I have been beaten down by extremely-low expectations from those whose very job should be to support US. To say I'm tired belittles the reality of my utter mental and physical exhaustion. I'm 60-years-old, hoping to find some security in a looming retirement after 40+ years in the blue-collar workforce. The government taxes us heavily when we work more than we're expected to and then sucks even more when we leave the workforce. When I die, they'll tax my carcass for the pittance it's worth. Retirement is not a pretty scene for most of us, but it's ALL we have to keep us going. Most of us won't live long enough to enjoy it anyway, given the toll this profession has on our mind/body/soul.

Retirement into a casket is all too often our lot. It's too sad to contemplate.

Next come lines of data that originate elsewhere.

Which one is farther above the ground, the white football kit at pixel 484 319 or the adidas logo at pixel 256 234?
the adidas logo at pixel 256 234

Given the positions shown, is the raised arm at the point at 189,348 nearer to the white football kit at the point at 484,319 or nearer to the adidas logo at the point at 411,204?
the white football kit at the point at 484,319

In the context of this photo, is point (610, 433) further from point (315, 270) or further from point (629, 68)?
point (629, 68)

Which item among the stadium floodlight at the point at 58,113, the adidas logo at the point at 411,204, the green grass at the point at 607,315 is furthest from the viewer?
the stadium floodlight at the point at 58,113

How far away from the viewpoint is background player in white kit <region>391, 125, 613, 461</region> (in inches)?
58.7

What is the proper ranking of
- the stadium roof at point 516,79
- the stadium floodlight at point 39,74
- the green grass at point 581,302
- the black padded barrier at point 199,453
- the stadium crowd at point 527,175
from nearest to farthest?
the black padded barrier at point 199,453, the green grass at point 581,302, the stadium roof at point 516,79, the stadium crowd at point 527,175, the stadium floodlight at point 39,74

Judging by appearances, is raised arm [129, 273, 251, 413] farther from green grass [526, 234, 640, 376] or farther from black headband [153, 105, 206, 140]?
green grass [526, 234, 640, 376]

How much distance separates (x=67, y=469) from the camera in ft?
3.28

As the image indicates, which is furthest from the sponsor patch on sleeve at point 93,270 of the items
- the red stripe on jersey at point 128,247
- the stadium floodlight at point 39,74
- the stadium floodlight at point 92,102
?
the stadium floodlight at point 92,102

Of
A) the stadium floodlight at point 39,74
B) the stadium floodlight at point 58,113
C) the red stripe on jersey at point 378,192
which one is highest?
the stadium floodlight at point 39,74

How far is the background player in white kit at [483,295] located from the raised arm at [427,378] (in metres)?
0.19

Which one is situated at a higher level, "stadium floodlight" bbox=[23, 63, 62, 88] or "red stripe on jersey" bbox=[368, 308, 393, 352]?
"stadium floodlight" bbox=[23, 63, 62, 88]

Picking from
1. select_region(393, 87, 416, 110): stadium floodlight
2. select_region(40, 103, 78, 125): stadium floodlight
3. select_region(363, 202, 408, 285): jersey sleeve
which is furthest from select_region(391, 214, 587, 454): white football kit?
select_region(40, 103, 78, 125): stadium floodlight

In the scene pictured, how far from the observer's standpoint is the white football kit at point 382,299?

So here I sit, happy to have nine days absent from the seat's torture. I'll dread my return to the seat. I will play, enjoy time with my wife and sons, begin and finish home projects, work on my upcoming novel, drink to excess and rest at every opportunity. At my age, a nap is 40 minutes of bliss. Yard work, housecleaning projects and helping Sam move will ease my aching soul. Seeing dear friends will be a calming elixir. Treating my PTSD, avoiding transit-related nightmares... byproducts of this profession. Even on vacation, I cannot escape the reality of a profession which beats us into a hardly-recognizable facsimile of who we hope to be. 

The sun has risen. It's time for me to snuggle next to Beloved for my first rest sans alarm in too long a time. Nighty night, dear readers. Stay safe, would ya?